3- si elle respecte les objectifs du plan d'urbanisme;

4- si les travaux en cours ou déjà exécutés ont été effectués de bonne foi et ont fait l'objet d'un permis.

Après que la date de la séance du conseil où la demande de dérogation sera discutée a été fixée, le greffier ou le secrétaire trésorier doit faire publier un avis d'au moins 15 jours à cet effet. Tout intéressé peut se faire entendre par le conseil lors de la discussion de la demande.

c- Décision du conseil et imposition de conditions

Le conseil qui adopte un règlement sur les dérogations mineures exerce un pouvoir purement discrétionnaire dans l'acceptation ou le refus d'une telle demande.

Il peut décider de n'accepter qu'une partie de la demande (si celle-ci se rapporte à plus d'une disposition d règlement) comme il peut décider d'accorder une dérogation moindre que celle qui est demandée.

Cette décision du conseil est rendue par résolution dont une copie doit être transmise au requérant. Elle peut prévoir toute condition, selon les compétences de la municipalité, et ce, dans le but d'atténuer l'impact de la dérogation. En réalité, les conditions peuvent être de tout genre tant qu'elles se rapportent aux compétences de la municipalité dans le but d’atténuer la dérogation.

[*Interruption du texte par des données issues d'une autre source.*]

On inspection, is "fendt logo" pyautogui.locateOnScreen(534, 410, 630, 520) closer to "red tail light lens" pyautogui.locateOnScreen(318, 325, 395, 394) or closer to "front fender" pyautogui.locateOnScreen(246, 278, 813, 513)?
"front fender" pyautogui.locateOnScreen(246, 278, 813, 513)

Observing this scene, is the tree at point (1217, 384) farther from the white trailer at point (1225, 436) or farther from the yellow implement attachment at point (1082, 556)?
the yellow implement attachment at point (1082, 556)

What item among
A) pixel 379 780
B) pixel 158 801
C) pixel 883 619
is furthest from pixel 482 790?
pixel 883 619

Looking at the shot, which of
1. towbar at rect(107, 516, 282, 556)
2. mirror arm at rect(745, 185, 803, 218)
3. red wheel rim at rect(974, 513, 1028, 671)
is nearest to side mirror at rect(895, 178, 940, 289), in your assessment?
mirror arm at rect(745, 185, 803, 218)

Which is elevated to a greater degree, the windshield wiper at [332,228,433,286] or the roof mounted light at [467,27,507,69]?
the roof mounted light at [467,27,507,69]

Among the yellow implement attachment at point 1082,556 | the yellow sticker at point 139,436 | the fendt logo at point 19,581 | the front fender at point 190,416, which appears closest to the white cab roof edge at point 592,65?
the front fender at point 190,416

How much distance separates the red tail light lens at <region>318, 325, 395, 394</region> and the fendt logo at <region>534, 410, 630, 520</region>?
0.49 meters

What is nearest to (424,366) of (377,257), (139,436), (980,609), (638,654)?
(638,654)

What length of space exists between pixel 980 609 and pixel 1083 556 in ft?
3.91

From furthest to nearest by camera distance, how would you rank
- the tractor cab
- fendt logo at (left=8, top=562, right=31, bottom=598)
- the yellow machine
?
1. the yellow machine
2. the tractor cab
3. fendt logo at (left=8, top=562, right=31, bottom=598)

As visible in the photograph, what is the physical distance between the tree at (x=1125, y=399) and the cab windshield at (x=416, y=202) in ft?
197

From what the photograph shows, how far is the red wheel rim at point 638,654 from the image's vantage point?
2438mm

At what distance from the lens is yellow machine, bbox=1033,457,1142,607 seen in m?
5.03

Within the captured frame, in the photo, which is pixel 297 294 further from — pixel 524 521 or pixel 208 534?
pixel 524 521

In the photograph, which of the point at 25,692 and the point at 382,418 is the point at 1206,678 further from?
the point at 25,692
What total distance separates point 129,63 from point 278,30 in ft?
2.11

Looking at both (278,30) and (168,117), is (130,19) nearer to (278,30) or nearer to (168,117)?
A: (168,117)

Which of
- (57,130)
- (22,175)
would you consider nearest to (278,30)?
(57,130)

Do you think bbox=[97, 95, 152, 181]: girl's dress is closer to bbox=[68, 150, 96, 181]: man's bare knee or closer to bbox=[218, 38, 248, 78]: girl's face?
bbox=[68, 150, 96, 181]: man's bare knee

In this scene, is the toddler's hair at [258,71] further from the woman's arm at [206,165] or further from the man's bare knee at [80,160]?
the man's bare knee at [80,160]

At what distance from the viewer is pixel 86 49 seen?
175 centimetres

Par exemple, le conseil pourrait exiger que le requérant prévoit un écran végétal ou une clôture en bordure d'une marge latérale soumise à une dérogation.

Ou aussi par exemple en autorisant que le stationnement de véhicules empiète dans une cour avant, au-delà du seuil autorisé par le règlement de zonage, le conseil pourrait exiger également que le requérant prévoie certains aménagements paysagers de manière à réduire l'impact de la dérogation accordée.

Sur présentation d'une copie certifiée conforme de la résolution par laquelle le conseil accorde la dérogation, le fonctionnaire délivre le permis ou le certificat si les conditions prévues à cet article sont remplies.

III- Limites de la dérogation

- Une dérogation mineure aux règlements de zonage et de lotissement doit respecter les objectifs du plan d'urbanisme ;

- Aucune dérogation mineure ne peut être accordée dans une zone où l'occupation du sol est soumise à des contraintes particulières pour des raisons de sécurité publique ;

- Le conseil d'une municipalité sur le territoire de laquelle est en vigueur un règlement sur les dérogations mineures peut accorder une telle dérogation ;

- La dérogation ne peut être accordée que si l'application du règlement a pour effet de causer un préjudice sérieux à la personne qui la demande, ou que si elle porte atteinte à la jouissance, par les propriétaires des immeubles voisins, de leur droit de propriété.

La dérogation mineure n'est surtout pas :

- un moyen de répondre à la demande du requérant « à sa convenance » ;

- un moyen d'éviter une modification aux règlements d'urbanisme ;

- une incitation au non-respect des règlements ;

- un moyen de légaliser une erreur survenue lors de la construction ;

- un moyen de contourner le plan et les règlements d'urbanisme.